Models have been successfully developed to explain the role of the cerebellum in motor processing. These models emphasize the cerebellum’s role as a learning machine that modulates and perfects ongoing processing through the online comparison of reality to an internal model, thereby utilizing sensory prediction errors. Recent findings in humans and mice suggest that portions of the cerebellum are involved in reward processing; a process which has primarily been investigated in regards to the basal ganglia. It is unclear what computational role the cerebellum plays in this reward processing, as the cerebellum has been said to explicitly operate without reward information. To understand this, my dissertation will use fMRI in healthy young adults to study the cerebellum’s contribution to both traditional (e.g. monetary) and social reward processing, and to differentiate it from the role of the basal ganglia in reward processing.

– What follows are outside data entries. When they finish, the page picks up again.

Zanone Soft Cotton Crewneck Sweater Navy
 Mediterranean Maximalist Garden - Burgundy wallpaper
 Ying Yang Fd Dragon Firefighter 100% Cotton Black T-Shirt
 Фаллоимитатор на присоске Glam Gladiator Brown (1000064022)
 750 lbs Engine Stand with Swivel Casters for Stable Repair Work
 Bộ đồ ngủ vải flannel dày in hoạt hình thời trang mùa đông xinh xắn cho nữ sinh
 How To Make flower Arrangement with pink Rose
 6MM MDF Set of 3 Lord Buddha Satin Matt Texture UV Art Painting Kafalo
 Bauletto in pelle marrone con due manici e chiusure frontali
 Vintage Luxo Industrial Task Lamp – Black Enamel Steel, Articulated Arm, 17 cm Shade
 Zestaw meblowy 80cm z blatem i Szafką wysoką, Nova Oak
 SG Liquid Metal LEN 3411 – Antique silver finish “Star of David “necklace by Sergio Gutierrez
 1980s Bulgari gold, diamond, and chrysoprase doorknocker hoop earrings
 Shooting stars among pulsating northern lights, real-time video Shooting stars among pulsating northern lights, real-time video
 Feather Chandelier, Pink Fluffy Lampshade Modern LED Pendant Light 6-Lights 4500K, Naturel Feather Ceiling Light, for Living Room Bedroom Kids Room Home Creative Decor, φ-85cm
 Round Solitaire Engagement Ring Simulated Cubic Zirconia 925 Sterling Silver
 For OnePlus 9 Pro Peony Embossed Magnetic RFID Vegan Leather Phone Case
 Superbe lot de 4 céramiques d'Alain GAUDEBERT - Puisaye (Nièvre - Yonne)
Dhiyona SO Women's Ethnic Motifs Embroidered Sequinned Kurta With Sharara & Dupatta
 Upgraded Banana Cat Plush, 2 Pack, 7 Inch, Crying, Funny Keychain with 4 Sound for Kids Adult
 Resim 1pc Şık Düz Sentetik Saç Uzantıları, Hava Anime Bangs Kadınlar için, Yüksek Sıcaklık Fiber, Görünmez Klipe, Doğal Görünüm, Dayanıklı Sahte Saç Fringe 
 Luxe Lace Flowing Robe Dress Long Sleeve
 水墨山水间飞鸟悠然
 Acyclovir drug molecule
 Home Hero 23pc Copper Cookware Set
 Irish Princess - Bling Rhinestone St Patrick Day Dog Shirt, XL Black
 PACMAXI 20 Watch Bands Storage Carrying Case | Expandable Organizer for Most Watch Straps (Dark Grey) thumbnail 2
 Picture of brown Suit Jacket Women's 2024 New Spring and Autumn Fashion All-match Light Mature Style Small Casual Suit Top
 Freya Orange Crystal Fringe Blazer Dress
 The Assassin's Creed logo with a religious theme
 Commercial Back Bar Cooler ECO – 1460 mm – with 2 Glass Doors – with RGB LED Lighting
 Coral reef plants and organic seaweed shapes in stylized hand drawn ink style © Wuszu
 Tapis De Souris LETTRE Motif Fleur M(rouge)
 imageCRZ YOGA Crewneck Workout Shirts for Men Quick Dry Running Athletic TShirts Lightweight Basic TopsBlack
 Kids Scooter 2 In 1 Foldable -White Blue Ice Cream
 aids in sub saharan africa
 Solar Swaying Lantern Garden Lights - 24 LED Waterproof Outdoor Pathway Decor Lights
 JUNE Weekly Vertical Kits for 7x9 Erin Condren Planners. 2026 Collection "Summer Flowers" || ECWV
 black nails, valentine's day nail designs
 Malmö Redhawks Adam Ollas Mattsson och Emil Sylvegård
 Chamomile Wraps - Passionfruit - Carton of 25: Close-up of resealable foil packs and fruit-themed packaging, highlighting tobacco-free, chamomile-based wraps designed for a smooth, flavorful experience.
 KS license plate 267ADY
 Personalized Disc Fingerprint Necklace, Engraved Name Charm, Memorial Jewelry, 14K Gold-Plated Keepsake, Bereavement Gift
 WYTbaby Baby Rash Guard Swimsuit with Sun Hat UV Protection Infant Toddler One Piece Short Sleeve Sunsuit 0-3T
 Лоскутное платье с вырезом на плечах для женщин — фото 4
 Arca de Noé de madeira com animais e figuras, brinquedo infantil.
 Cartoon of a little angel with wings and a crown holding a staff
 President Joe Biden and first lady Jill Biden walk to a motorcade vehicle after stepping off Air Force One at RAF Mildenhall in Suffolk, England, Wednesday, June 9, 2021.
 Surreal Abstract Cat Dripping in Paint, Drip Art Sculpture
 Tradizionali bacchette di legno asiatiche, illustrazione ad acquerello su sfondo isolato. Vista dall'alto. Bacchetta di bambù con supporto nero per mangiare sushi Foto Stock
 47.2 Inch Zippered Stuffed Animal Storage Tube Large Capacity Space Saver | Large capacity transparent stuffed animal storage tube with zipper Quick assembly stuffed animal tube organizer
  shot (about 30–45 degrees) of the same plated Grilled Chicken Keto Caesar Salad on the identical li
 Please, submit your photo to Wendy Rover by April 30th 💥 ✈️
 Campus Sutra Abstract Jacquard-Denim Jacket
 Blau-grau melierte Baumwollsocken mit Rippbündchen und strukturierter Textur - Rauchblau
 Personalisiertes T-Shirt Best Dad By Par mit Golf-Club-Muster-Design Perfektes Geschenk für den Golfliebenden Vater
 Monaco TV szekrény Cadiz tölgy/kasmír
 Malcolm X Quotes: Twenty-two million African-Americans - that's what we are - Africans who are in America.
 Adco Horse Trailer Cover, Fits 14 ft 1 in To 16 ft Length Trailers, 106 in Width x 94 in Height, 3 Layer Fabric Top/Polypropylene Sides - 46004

Individuals with ASD exhibit deficits in social cognition and in social reward processing. Structural, functional, and connectivity differences have implicated the cerebellum in this disorder, with neonatal cerebellar damage being the second highest predictor of ASD. In my post-doc I hope to investigate how the cerebellum performs in individuals with autism, who have deficits in social reward processing. The training plan in this phase of the proposal will focus on learning computational modeling of reinforcement learning and applying these models to cerebellum functioning with fMRI.